# Data extracted from a collection:
■ ■ ■ ■ ■ ■ ■

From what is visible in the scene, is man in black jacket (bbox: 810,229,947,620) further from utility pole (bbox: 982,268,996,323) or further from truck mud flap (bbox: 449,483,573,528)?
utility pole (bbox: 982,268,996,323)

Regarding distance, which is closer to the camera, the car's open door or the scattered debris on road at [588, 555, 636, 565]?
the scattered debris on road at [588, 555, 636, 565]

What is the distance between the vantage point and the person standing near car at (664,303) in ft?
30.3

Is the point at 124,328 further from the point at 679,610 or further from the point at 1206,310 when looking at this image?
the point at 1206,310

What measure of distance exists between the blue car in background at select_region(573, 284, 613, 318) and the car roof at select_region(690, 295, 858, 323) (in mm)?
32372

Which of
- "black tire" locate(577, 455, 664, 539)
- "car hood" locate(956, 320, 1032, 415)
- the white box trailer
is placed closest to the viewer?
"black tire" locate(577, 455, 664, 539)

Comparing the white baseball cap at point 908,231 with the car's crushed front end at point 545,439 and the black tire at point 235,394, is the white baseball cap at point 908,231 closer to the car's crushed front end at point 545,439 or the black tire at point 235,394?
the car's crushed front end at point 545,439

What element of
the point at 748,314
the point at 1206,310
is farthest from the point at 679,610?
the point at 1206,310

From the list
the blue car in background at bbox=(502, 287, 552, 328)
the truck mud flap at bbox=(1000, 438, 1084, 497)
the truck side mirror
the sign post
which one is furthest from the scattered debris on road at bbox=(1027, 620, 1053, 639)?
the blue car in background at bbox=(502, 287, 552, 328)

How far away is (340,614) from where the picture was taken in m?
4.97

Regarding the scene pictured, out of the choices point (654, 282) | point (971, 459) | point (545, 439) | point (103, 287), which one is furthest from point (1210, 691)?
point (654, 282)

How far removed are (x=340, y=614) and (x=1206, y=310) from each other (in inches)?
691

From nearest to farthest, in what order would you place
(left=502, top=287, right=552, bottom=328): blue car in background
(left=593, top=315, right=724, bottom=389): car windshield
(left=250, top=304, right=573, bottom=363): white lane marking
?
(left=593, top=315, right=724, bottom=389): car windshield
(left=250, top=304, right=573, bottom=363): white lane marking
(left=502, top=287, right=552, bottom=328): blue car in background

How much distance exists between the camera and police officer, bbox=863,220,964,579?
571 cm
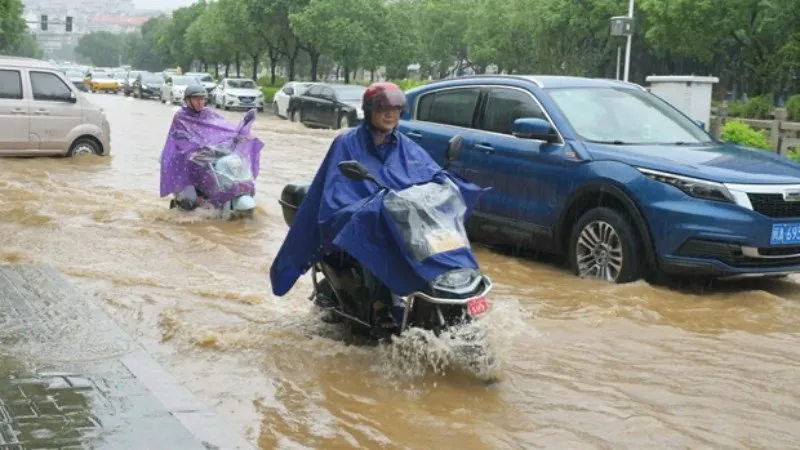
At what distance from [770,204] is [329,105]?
24.3m

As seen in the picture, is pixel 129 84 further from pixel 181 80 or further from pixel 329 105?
pixel 329 105

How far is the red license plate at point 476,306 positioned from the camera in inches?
217

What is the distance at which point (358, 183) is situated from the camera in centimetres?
599

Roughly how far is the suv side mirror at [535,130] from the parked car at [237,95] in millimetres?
34343

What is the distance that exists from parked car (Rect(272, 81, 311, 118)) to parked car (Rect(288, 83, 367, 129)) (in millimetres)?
835

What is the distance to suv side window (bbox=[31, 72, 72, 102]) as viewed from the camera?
17.5 m

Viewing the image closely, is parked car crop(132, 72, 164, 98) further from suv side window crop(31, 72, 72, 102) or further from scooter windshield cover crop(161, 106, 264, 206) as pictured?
scooter windshield cover crop(161, 106, 264, 206)

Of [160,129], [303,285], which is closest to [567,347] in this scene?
[303,285]

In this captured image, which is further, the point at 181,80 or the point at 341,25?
the point at 181,80

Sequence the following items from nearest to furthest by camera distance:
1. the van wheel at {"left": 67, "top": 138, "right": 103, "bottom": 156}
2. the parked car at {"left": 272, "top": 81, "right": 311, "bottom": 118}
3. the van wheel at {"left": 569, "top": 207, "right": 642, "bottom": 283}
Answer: the van wheel at {"left": 569, "top": 207, "right": 642, "bottom": 283}
the van wheel at {"left": 67, "top": 138, "right": 103, "bottom": 156}
the parked car at {"left": 272, "top": 81, "right": 311, "bottom": 118}

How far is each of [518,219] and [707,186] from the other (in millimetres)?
1965

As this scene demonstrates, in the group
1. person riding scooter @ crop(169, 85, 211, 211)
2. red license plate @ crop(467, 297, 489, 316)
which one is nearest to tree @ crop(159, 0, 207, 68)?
person riding scooter @ crop(169, 85, 211, 211)

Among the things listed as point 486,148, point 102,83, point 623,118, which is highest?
point 623,118

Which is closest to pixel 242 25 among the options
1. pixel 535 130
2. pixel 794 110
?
pixel 794 110
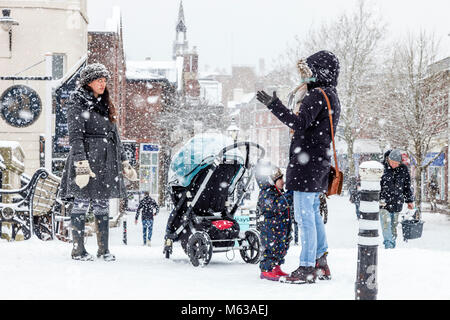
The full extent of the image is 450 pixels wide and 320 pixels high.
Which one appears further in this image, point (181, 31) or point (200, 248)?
point (181, 31)

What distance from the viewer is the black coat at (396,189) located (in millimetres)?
9922

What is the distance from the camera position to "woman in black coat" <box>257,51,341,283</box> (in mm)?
4758

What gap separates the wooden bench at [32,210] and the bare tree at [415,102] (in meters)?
19.9

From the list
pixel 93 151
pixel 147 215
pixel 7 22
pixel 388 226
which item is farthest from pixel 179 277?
pixel 7 22

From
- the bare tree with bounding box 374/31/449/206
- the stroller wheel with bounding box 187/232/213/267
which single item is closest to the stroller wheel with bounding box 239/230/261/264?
the stroller wheel with bounding box 187/232/213/267

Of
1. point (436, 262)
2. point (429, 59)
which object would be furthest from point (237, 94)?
point (436, 262)

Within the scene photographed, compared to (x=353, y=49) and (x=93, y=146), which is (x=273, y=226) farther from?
(x=353, y=49)

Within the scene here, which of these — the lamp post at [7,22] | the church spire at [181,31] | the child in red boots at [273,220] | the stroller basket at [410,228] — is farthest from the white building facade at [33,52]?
the church spire at [181,31]

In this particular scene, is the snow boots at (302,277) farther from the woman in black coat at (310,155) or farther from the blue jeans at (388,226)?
the blue jeans at (388,226)

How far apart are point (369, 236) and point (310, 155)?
114 centimetres

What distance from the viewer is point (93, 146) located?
18.9 feet

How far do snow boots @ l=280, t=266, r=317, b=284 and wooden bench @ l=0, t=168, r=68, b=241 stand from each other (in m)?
4.33
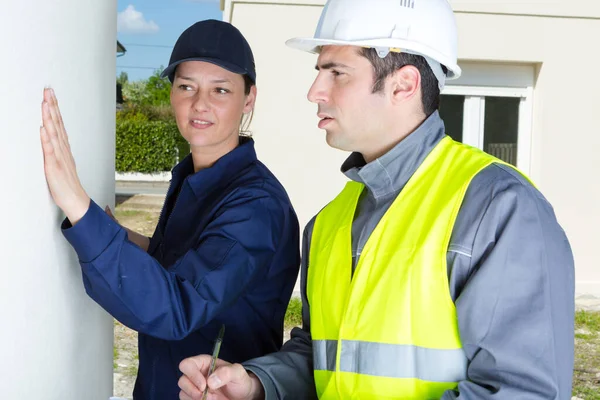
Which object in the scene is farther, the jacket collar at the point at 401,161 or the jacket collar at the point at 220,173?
the jacket collar at the point at 220,173

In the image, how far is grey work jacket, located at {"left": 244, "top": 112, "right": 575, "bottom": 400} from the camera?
1.28 metres

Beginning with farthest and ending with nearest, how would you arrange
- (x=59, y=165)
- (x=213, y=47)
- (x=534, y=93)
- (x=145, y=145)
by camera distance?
(x=145, y=145), (x=534, y=93), (x=213, y=47), (x=59, y=165)

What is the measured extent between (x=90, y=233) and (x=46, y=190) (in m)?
0.14

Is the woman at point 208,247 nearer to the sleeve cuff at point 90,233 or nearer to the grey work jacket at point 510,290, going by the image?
the sleeve cuff at point 90,233

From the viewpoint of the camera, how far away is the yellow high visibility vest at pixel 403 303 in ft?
4.52

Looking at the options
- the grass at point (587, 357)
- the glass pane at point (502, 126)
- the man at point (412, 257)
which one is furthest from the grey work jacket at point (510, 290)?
the glass pane at point (502, 126)

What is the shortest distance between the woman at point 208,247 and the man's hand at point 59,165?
65 millimetres

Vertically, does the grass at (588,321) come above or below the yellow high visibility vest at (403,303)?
below

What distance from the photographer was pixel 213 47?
6.54ft

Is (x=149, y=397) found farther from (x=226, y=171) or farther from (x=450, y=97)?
(x=450, y=97)

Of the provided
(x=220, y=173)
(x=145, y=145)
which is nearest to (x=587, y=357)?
(x=220, y=173)

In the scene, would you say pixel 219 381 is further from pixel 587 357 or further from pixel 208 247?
pixel 587 357

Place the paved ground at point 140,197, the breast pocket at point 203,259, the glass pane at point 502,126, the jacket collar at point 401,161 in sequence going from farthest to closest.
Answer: the paved ground at point 140,197 < the glass pane at point 502,126 < the breast pocket at point 203,259 < the jacket collar at point 401,161

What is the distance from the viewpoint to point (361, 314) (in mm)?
1479
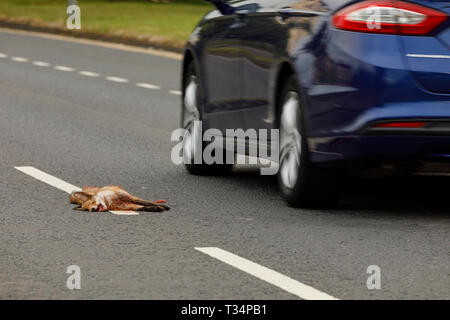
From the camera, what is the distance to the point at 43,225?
8445 millimetres

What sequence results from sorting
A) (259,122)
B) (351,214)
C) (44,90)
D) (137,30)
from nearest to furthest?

■ ■ ■ ■ ■ ■ ■

Copy the lines of the records word for word, from the line containing "Vertically, does the" through the end of the records, with both ends included. Leave the pictures out of your answer.

# Response below:
Vertically, does the grass at (588,321) come above or below the yellow high visibility vest at (403,303)?
below

What distance from the photographer was pixel 213 47?
6.54ft

Is (x=149, y=397) found farther from (x=226, y=171) or farther from (x=450, y=97)?
(x=450, y=97)

Of the provided
(x=220, y=173)
(x=145, y=145)
which is nearest to (x=587, y=357)?
(x=220, y=173)

In the scene, would you say pixel 219 381 is further from pixel 587 357 or further from pixel 208 247?
pixel 587 357

Place the paved ground at point 140,197, the breast pocket at point 203,259, the glass pane at point 502,126, the jacket collar at point 401,161 in sequence going from farthest to closest.
Answer: the paved ground at point 140,197 < the glass pane at point 502,126 < the breast pocket at point 203,259 < the jacket collar at point 401,161

What is the distance from the viewpoint to point (361, 314) (in mm)?
1479
From the camera, what is the distance to the point at 43,225?
8445 millimetres

What sequence results from sorting
A) (259,122)
B) (351,214)
C) (44,90)
D) (137,30)
from nearest to furthest?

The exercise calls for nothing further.